China speaks out on the anniversary of the attack on Ukraine to call for a ceasefire. In a 12-point paper, Beijing also calls for the start of peace negotiations. The paper does not say what role China itself could play in such a process. Since last week’s Munich Security Conference there had been speculation about a Chinese “peace plan”. According to the Italian government, China’s top foreign policy leader, Wang Yi, even announced a “peace speech” by head of state and party leader Xi Jinping. There is no talk of that in Beijing on Friday. Instead, the State Department merely publishes a paper on its website that contains little more than China’s well-known positions and generalities. Sentences like: “There are no simple solutions to complex problems.”
From a Russian point of view, the paper should be welcome. There isn’t much in it that could even be read between the lines as a condemnation of Russian aggression. While China calls for “a refraining from attacks on civilians and civilian facilities”, it does not mention that it is Ukrainian civilians who are being attacked by Russian soldiers. Beijing is committed to protecting the territorial integrity of all states and opposes the use of nuclear weapons or a threat to do so, without mentioning that Russia violated Ukraine’s sovereignty and threatened to use nuclear weapons. The European Union’s ambassador to China, Jorge Toledo, commented that this was “a little strange” and “worrying” at a press conference on Friday. Instead, the document contains the well-known Chinese sayings that the war was allegedly caused and fueled by America.
China is ready to “continue to play a constructive role in this” and provide “a platform for resuming negotiations,” the paper said. The Wall Street Journal, citing Beijing sources, reported that Xi Jinping wanted to travel to Moscow to see Vladimir Putin with the proposal for multi-party talks in the spring. That could serve to dampen Western criticism of the visit. If Putin is open to this while Ukraine dismisses the proposal as dishonest, that would be a win from China’s perspective. To war-weary Europeans, in the Global South, and at home, it would stand out as a supporter of peace.
Is Beijing producing kamikaze drones for Moscow?
With the statement that it wants to “continue” to play a constructive role, Beijing is also continuing the myth that Xi Jinping had already successfully advocated talks between Russia and Ukraine in the past, but that “some people” stopped them be. That’s what Wang Yi said in Munich last week. He spoke of people who “do not care about the life and death of Ukrainians and the damage that Europe suffers”. I mean the United States.
Beijing is also aware that a ceasefire and peace negotiations for Ukraine are out of the question as long as Russia does not withdraw from the occupied territories. This raises the question of what the Chinese leadership is aiming for with its push. The paper is the provisional conclusion of a diplomatic offensive that China’s top foreign policy leader Wang Yi had brought to France, Italy, Hungary, the Munich Security Conference and finally to Russia in the past few days. His visit to Moscow shortly before the anniversary of the invasion was thus given the guise of a supposed shuttle diplomacy. However, Wang Yi did not travel to Kiev, but only met the Ukrainian Foreign Minister Dmytro Kuleba in Munich. Chargé d’Affaires at the Embassy of Ukraine in Beijing, Zhanna Leshynska, said at a press conference at the European Union Representation on Friday that requests are being made “all the time” to Beijing for Xi Jinping to meet with President Volodymyr Zelenskyy. So far in vain.
Meanwhile, a report in the magazine “Der Spiegel” makes people sit up and take notice. It spoke of alleged negotiations between the Russian military and the Chinese company Xi’an Bingo Intelligent Aviation Technology to mass-produce kamikaze drones for Russia. It would be the first known arms supply contract between China and Russia that was negotiated after the start of the Russian war of aggression. The magazine does not name a source, but speaks of “information” that they have received.

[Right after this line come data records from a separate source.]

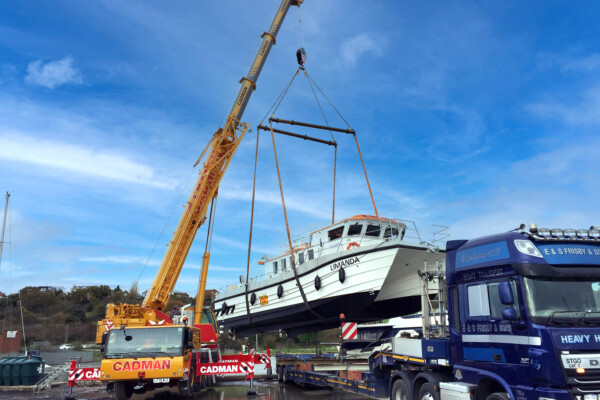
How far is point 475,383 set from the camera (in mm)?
5414

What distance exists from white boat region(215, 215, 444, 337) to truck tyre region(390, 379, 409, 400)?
3.44 m

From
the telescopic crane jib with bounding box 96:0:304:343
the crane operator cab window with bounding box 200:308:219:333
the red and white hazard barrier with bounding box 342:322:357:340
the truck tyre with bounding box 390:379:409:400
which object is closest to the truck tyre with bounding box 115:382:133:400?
the telescopic crane jib with bounding box 96:0:304:343

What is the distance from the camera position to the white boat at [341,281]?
11.5m

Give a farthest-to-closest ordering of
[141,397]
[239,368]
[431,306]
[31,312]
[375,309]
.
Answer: [31,312]
[375,309]
[141,397]
[239,368]
[431,306]

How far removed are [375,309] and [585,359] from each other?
8.29 metres

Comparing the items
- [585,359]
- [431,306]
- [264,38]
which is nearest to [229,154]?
[264,38]

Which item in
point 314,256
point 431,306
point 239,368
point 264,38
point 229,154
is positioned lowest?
point 239,368

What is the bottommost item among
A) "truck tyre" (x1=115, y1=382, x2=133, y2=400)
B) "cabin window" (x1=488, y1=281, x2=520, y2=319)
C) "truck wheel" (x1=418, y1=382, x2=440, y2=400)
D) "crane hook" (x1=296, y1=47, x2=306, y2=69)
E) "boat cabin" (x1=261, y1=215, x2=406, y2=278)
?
"truck tyre" (x1=115, y1=382, x2=133, y2=400)

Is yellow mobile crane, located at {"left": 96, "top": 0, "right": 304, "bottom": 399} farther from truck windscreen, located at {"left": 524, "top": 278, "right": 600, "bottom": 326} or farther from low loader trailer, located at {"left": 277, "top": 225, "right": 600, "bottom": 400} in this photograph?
truck windscreen, located at {"left": 524, "top": 278, "right": 600, "bottom": 326}

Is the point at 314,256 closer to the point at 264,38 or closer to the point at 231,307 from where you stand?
the point at 231,307

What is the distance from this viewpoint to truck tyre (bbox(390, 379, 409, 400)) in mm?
6972

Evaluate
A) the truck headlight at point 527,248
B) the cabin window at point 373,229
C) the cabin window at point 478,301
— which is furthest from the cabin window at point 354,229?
the truck headlight at point 527,248

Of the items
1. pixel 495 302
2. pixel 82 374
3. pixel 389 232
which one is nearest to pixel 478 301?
pixel 495 302

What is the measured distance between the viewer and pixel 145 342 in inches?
338
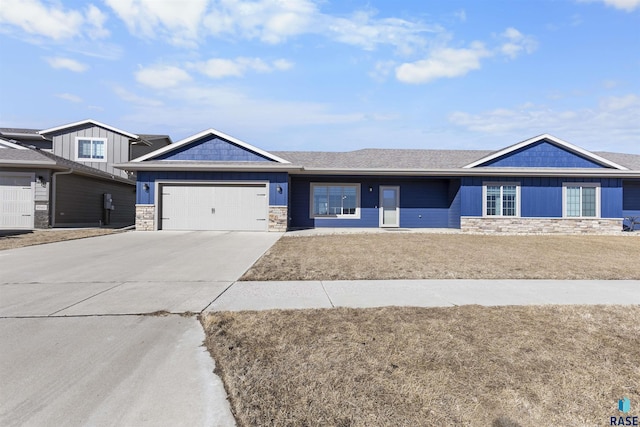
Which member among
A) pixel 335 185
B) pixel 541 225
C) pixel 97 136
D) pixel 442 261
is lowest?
pixel 442 261

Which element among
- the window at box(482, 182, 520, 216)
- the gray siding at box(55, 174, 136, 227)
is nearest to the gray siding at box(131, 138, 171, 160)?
the gray siding at box(55, 174, 136, 227)

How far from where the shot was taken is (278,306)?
4.80 metres

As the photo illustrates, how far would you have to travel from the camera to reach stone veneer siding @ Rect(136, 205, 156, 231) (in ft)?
53.5

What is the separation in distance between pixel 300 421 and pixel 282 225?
46.6ft

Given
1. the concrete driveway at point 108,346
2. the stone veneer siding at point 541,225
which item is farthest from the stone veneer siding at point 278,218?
the stone veneer siding at point 541,225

According to the report, the company has allegedly committed to supplying 100 prototypes of a ZT-180 drone by April and to providing Russia with knowledge and components so that the country can manufacture the drones itself. The authors quote military experts as saying that the aircraft can carry warheads weighing up to 50 kilograms. The Chinese Foreign Ministry denied the information without giving details. The report underscores the warning signals that the US government, NATO, the EU and European countries like Germany have been sending to Beijing in recent days. US Secretary of State Antony Blinken said Washington had information that China was considering supplying arms and ammunition to Russia. He spoke of “serious consequences for our relationship”. Chancellor Olaf Scholz said on the program “Maybrit Illner” that he had “clearly said” to China that arms deliveries to Russia would not be accepted.